Moc suspende feira livre e impede até mesmo caminhadas

reunião da Comissão

As feiras livres estão suspensas em Montes Claros, assim como as atividades esportivas, como as tradicionais caminhadas pelas pistas de cooper ou ruas da cidade, conforme decisão tomada pelo prefeito Humberto Souto, de comum acordo com a secretária municipal de Saúde, Dulce Pimenta e publicada através do Decreto 4008, no Diário Oficial de ontem. Não se pode andar mais de três pessoas juntas. Além disso, qualquer festa dentro da casa deve ser com no máximo 10 pessoas. A medida tem como foco as pessoas com mais de 60 anos e com doenças crônicas. As feiras livres foram suspensas depois de constatar no domingo ser impossível cumprir a lei municipal, que manda distanciar cinco metros de cada banca.
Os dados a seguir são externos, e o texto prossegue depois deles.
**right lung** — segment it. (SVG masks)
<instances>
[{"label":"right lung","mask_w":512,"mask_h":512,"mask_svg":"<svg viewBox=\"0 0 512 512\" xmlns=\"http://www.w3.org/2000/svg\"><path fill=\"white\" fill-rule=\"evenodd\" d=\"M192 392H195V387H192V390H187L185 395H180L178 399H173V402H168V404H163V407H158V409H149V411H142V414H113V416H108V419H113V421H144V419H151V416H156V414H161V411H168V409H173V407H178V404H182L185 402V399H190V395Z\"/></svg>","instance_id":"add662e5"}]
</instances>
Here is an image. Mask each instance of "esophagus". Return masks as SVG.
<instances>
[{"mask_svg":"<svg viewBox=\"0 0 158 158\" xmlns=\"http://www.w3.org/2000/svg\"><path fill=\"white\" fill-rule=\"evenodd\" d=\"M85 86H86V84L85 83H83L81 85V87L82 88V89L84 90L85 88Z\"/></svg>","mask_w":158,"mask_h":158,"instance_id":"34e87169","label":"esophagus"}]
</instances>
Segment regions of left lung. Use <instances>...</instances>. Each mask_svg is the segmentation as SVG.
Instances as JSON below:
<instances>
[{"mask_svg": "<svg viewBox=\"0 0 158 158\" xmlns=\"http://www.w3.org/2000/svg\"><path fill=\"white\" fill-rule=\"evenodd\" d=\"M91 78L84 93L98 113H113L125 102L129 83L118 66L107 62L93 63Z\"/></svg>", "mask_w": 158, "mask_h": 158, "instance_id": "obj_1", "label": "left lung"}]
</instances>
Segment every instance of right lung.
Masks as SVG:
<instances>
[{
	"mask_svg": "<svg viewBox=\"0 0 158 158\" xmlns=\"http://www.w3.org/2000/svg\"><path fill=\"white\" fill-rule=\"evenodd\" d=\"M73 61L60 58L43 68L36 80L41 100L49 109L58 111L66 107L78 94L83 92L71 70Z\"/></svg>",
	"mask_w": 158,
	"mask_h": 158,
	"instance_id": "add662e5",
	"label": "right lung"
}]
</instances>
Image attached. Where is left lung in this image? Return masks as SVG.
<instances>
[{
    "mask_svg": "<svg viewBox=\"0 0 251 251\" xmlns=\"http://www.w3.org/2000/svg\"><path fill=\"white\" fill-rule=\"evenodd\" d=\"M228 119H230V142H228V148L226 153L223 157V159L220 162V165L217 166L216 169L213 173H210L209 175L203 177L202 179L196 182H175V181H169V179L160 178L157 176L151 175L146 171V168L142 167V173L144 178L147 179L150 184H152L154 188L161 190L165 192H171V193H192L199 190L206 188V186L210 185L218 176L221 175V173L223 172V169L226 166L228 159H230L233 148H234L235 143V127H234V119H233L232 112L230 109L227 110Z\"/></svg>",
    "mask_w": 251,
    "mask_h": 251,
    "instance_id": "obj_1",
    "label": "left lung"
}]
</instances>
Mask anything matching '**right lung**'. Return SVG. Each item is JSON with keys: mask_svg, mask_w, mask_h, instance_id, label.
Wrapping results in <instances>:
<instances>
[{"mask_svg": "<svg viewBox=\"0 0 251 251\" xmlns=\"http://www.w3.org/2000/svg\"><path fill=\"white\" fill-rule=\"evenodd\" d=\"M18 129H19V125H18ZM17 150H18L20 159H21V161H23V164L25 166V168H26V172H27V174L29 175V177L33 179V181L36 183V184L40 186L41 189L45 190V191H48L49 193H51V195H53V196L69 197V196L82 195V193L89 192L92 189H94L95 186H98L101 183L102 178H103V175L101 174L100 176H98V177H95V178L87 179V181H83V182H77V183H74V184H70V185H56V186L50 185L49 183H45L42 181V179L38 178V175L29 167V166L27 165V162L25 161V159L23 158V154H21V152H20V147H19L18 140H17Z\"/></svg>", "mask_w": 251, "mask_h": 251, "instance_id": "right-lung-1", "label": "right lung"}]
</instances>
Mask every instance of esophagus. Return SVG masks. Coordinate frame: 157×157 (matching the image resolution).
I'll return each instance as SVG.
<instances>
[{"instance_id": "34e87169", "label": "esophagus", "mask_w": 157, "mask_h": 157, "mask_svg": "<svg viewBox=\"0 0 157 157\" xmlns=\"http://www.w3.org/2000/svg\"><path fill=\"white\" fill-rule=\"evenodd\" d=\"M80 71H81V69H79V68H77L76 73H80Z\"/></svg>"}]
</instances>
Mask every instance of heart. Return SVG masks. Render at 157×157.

Porém a venda de hortifrutigranjeiros e laticínios poderá ser realizada de maneira individual, pelos produtores, mediante entrega domiciliar.
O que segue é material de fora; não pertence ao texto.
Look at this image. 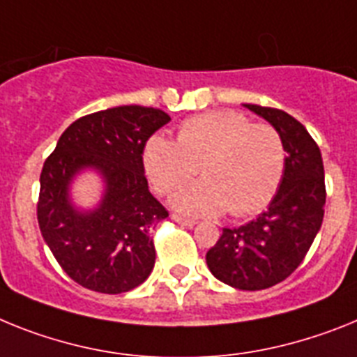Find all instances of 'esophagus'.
Wrapping results in <instances>:
<instances>
[{"instance_id":"obj_1","label":"esophagus","mask_w":357,"mask_h":357,"mask_svg":"<svg viewBox=\"0 0 357 357\" xmlns=\"http://www.w3.org/2000/svg\"><path fill=\"white\" fill-rule=\"evenodd\" d=\"M172 219L183 226H194L197 222L196 219H188V217H183V215H179V213H172Z\"/></svg>"}]
</instances>
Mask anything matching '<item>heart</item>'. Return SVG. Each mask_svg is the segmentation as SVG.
Masks as SVG:
<instances>
[{
    "label": "heart",
    "mask_w": 357,
    "mask_h": 357,
    "mask_svg": "<svg viewBox=\"0 0 357 357\" xmlns=\"http://www.w3.org/2000/svg\"><path fill=\"white\" fill-rule=\"evenodd\" d=\"M147 176L160 194H169L196 176L172 197L176 208L192 215L230 210L244 217L262 210L278 190L286 169V145L269 123H253L231 109L210 111L185 120L178 142L153 136L145 145Z\"/></svg>",
    "instance_id": "1"
}]
</instances>
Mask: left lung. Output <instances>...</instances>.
<instances>
[{
	"label": "left lung",
	"instance_id": "1",
	"mask_svg": "<svg viewBox=\"0 0 357 357\" xmlns=\"http://www.w3.org/2000/svg\"><path fill=\"white\" fill-rule=\"evenodd\" d=\"M282 135L286 169L268 210L238 228H222L206 264L217 280L235 289H268L302 264L325 212V174L320 147L307 129L282 109L244 104Z\"/></svg>",
	"mask_w": 357,
	"mask_h": 357
}]
</instances>
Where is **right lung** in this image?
<instances>
[{"instance_id":"add662e5","label":"right lung","mask_w":357,"mask_h":357,"mask_svg":"<svg viewBox=\"0 0 357 357\" xmlns=\"http://www.w3.org/2000/svg\"><path fill=\"white\" fill-rule=\"evenodd\" d=\"M170 122L161 109L119 105L86 114L61 135L41 172L37 221L59 266L86 289L119 294L144 284L156 260L151 231L169 217L149 192L144 149ZM105 181L101 203L80 211L70 183L82 169Z\"/></svg>"}]
</instances>
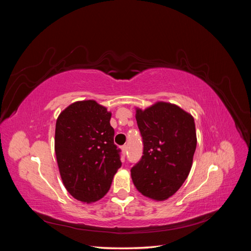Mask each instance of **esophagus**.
Here are the masks:
<instances>
[{"label":"esophagus","mask_w":251,"mask_h":251,"mask_svg":"<svg viewBox=\"0 0 251 251\" xmlns=\"http://www.w3.org/2000/svg\"><path fill=\"white\" fill-rule=\"evenodd\" d=\"M121 151H123V153L125 154L126 151V146H123V147H121Z\"/></svg>","instance_id":"obj_1"}]
</instances>
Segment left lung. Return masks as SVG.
Here are the masks:
<instances>
[{
    "instance_id": "1",
    "label": "left lung",
    "mask_w": 251,
    "mask_h": 251,
    "mask_svg": "<svg viewBox=\"0 0 251 251\" xmlns=\"http://www.w3.org/2000/svg\"><path fill=\"white\" fill-rule=\"evenodd\" d=\"M136 120L143 140L141 160L131 170L133 183L155 201L169 199L184 183L197 147L194 117L178 105L157 101Z\"/></svg>"
}]
</instances>
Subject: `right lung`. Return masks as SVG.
Returning a JSON list of instances; mask_svg holds the SVG:
<instances>
[{
    "label": "right lung",
    "mask_w": 251,
    "mask_h": 251,
    "mask_svg": "<svg viewBox=\"0 0 251 251\" xmlns=\"http://www.w3.org/2000/svg\"><path fill=\"white\" fill-rule=\"evenodd\" d=\"M111 116L107 108L90 100L68 105L56 120L54 151L60 177L69 194L83 203L100 200L121 166Z\"/></svg>",
    "instance_id": "1"
}]
</instances>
A publicação ainda apresenta uma novidade: impede que os municípios mandem seus pacientes para o sistema de saúde de Montes Claros, se não tiver a autorização da Central de Regulação já existente e quem descumprir a medida pode responder judicialmente por essa situação. O problema é que Montes Claros tem pactuação com os outros 85 municípios do Norte de Minas e recebe para isso. Se esses municípios suspenderem a pactuação, afeta financeiramente os hospitais que atendem pelo SUS.

Nesse novo decreto, o prefeito argumenta que a Portaria GM 454, de 20 de março de 2020, da União, declarou em todo o território Nacional, o estado de transmissão comunitária da doença infecciosa viral respiratória – Covid-19, causada pelo agente novo coronavírus – SARS-CoV-2 e que as medidas de restrição de circulação e contato entre as pessoas tem se apresentado como a melhor forma de combate à propagação do agente novo coronavírus, evitando o aumento acentuado da curva de contaminação, preservando a capacidade de atendimento da rede de atenção à saúde.
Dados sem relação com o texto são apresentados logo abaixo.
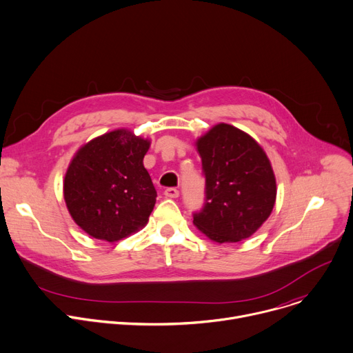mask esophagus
<instances>
[{
  "label": "esophagus",
  "instance_id": "obj_1",
  "mask_svg": "<svg viewBox=\"0 0 353 353\" xmlns=\"http://www.w3.org/2000/svg\"><path fill=\"white\" fill-rule=\"evenodd\" d=\"M164 194L170 199H176L179 196V190L175 189V188H168V189H165Z\"/></svg>",
  "mask_w": 353,
  "mask_h": 353
}]
</instances>
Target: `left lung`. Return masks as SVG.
<instances>
[{
  "instance_id": "obj_1",
  "label": "left lung",
  "mask_w": 353,
  "mask_h": 353,
  "mask_svg": "<svg viewBox=\"0 0 353 353\" xmlns=\"http://www.w3.org/2000/svg\"><path fill=\"white\" fill-rule=\"evenodd\" d=\"M206 178V203L193 224L214 243H239L268 220L276 178L262 145L248 133L217 123L194 141Z\"/></svg>"
}]
</instances>
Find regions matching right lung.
Here are the masks:
<instances>
[{
  "label": "right lung",
  "instance_id": "right-lung-1",
  "mask_svg": "<svg viewBox=\"0 0 353 353\" xmlns=\"http://www.w3.org/2000/svg\"><path fill=\"white\" fill-rule=\"evenodd\" d=\"M151 140L114 129L83 144L65 171L63 196L90 237L116 243L148 223L157 192L143 159Z\"/></svg>",
  "mask_w": 353,
  "mask_h": 353
}]
</instances>
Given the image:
Desde ontem e até o dia 7 de abril fica suspensa a prestação de todos os serviços não essenciais, com exceção da prestação de serviços médicos, englobando se a realização dos mais diversos exames e cirurgias; laboratoriais na área da saúde; clínicas médico veterinárias; contábeis, em ambiente arejado e circulação de ar ambiente; odontológicos urgentes; cuidado de idosos, crianças e pessoas com deficiência;  jornalísticos, englobando-se toda a cadeia de produção da notícia; construção civil; desde que mantido dois metros de distância entre os trabalhadores; limpeza, saneamento e congêneres; guarda e vigilância; setor bancário ou financeiro, incluído os relacionados aos mercados de capitais.

Também fica fora da proibição o transporte de pessoas e cargas; serviços relacionados aos contratos de seguro; exploração e manutenção de rodovias, aeroportos e ferrovias; funerários, limitados no máximo a 20 pessoas por vez na sala de velório; chaveiro; serviços relacionados à manutenção de informática, de telefones, de telefonia e internet; gestão e manejo dos resíduos sólidos, incluindo-se a reciclagem; serviços de call centers, desde que nesse caso, haja o distanciamento mínimo entre os empregados não poderá ser inferior a dois metros, devendo manter-se o ambiente arejado, de modo a criar condições para ventilação natural.

O Decreto determina ainda que as pessoas com suspeita de contaminação, assim definidas através de notificação à Secretaria Municipal de Saúde, deverão permanecer em quarentena, restritos à sua residência, pelo período mínimo de 15 dias, ou período maior, acaso permaneçam os sintomas. Fica determinada a restrição de circulação nas vias públicas de todas as pessoas com mais de 60 anos de idade, que deverão permanecer em sua residência, mas podem se deslocar para aquisição de alimentos, gêneros de primeira necessidade e para o comparecimento em serviços médicos.

Decide ainda que determinada a realização compulsória de vacinação das pessoas maiores de 60 anos de idade e profissionais da saúde, a critério da Secretaria Municipal de Saúde. O descumprimento dos termos deste Decreto implicará na aplicação das penalidades descritas na Lei Municipal n.º 5252, de 19 de março de 2020.